Full Report
Multi-factor authentication (MFA) was supposed to close a critical gap in identity security. It meant that, even if an attacker possessed the account credentials, they couldn't log in without the second factor. While that logic was sound, attackers have now figured out that they don't need to steal the second factor: they just need the user to hand it over. If your workforce authenticates with
Analysis Summary
Based on the context provided and the evolving landscape of MFA-bypass attacks described, here is a summary of the primary technique being utilized:
# Tool/Technique: MFA Fatigue (Push Spamming) & Adversary-in-the-Middle (AiTM)
## Overview
MFA Fatigue is a social engineering technique where an attacker, having already obtained a user's primary credentials, repeatedly triggers MFA push notifications to the victim's device. The goal is to annoy or confuse the victim into eventually tapping "Approve," granting the attacker access without needing to intercept the physical second factor. This is often paired with Adversary-in-the-Middle (AiTM) phishing to steal session tokens directly.
## Technical Details
- **Type:** Social Engineering Technique / Exploitation of MFA
- **Platform:** Cross-platform (iOS, Android, Windows, macOS, SaaS platforms)
- **Capabilities:** Bypassing traditional MFA, Session Hijacking, Credential Harvesting
- **First Seen:** Increased prevalence circa late 2021/2022 (notably used in high-profile breaches like Uber and Microsoft)
## MITRE ATT&CK Mapping
- **[TA0001 - Initial Access]**
- [T1566 - Phishing]
- [T1078 - Valid Accounts]
- **[TA0006 - Credential Access]**
- [T1621 - Multi-Factor Authentication Request Generation]

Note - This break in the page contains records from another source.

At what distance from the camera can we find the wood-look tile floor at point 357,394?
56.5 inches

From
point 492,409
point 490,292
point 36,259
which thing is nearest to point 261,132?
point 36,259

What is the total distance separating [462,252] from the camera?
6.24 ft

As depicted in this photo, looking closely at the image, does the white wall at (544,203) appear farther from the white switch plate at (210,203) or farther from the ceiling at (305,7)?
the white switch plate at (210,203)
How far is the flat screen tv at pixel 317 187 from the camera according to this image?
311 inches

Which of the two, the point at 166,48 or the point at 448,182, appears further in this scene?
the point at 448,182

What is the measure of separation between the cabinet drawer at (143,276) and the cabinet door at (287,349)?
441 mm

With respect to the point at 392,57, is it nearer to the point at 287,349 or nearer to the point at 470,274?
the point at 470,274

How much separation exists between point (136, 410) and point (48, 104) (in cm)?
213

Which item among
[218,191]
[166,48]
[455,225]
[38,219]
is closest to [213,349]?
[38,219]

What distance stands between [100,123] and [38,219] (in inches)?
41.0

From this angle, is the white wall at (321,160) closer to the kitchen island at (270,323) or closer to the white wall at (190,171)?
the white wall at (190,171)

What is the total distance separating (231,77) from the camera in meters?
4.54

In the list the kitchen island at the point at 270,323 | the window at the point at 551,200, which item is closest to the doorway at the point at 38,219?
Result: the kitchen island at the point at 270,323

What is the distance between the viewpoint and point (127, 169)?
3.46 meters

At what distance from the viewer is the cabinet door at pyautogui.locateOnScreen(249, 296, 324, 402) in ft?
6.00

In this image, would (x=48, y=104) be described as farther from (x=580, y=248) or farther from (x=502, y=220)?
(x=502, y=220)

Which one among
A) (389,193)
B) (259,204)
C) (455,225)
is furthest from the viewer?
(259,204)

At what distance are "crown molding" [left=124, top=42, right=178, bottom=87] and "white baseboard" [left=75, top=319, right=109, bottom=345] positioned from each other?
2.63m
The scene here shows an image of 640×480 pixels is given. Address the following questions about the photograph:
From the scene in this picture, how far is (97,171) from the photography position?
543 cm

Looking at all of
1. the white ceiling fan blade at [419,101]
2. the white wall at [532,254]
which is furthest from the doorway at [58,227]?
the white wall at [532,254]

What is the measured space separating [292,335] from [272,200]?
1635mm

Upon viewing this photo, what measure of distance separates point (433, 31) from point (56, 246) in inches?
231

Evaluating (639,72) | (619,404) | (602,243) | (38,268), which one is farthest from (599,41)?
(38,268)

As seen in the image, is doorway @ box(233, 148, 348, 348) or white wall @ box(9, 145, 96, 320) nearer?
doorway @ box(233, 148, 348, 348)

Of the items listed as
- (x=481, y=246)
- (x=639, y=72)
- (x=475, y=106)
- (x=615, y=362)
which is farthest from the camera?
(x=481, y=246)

- [T1557 - Adversary-in-the-Middle]
- **[TA0005 - Defense Evasion]**
- [T1550.004 - Use Alternate Authentication Material: Web Session Cookie]
## Functionality
### Core Capabilities
- **Request Bombarding:** Automating hundreds of push notifications to a mobile device through the identity provider’s API.
- **Session Proxying:** Using AiTM proxies to capture session cookies in real-time, rendering the MFA requirement moot after the initial login.
### Advanced Features
- **Contextual Imitation:** Attackers often contact the victim via IT support channels (WhatsApp, SMS, Teams) simultaneously, claiming the notifications are part of a "system update" to encourage approval.
- **Geographic Spoofing:** Using VPNs or proxies to ensure the login attempt appears to come from a nearby geographical location to avoid "unusual login" alerts.
## Indicators of Compromise
- **File Hashes:** N/A (Technique-based; however, kits like **Evilginx2** or **Mamba** are often used).
- **Network Indicators:**
- `login.microsoftonline.com-auth[.]com` (Example defanged phishing domain)
- `verification-update[.]net` (Example defanged phishing domain)
- **Behavioral Indicators:**
- High volume of "Deny" logs followed by a single "Approve" log in MFA provider dashboards (Okta, Duo, MS Authenticator).
- Logins originating from unknown ISP/ASN ranges or known proxy/VPN exit nodes.
- Unexpected session token usage from an IP address differing from the original login IP.
## Associated Threat Actors
- **Lapsus$** (Active users of MFA Fatigue)
- **UNC2452 / APT29** (Nobelium)
- **Scattered Spider** (UNC3944)
## Detection Methods
- **Behavioral Detection:** Monitoring for "MFA Spam" patterns (e.g., >10 MFA requests in <1 minute followed by success).
- **Impossible Travel:** Detection of successful MFA logins from locations inconsistent with the user's known travel patterns.
- **User Agent Analysis:** Flagging logins that utilize mismatched or rare User Agent strings during the MFA handshake.
## Mitigation Strategies
- **Number Matching:** Configure MFA (like Microsoft Authenticator) to require the user to type a 2-digit number displayed on the login screen into the app.
- **FIDO2 / Hardware Keys:** Transition to phishing-resistant MFA (WebAuthn/FIDO2) which binds the auth session to the hardware and the specific URL.
- **Conditional Access:** Restrict logins to "Managed" or "Compliant" devices only.
- **MFA Rate Limiting:** Implement backend policies to lock accounts or alert SOC after X number of denied push requests.
## Related Tools/Techniques
- **Evilginx2/3:** An AiTM framework used to proxy login credentials and session cookies.
- **Modlishka:** A powerful reverse proxy for phishing.
- **Mamba MFA:** A specialized toolkit for bypassing modern authentication.
- **SIM Swapping:** An alternative method to intercept SMS-based factors.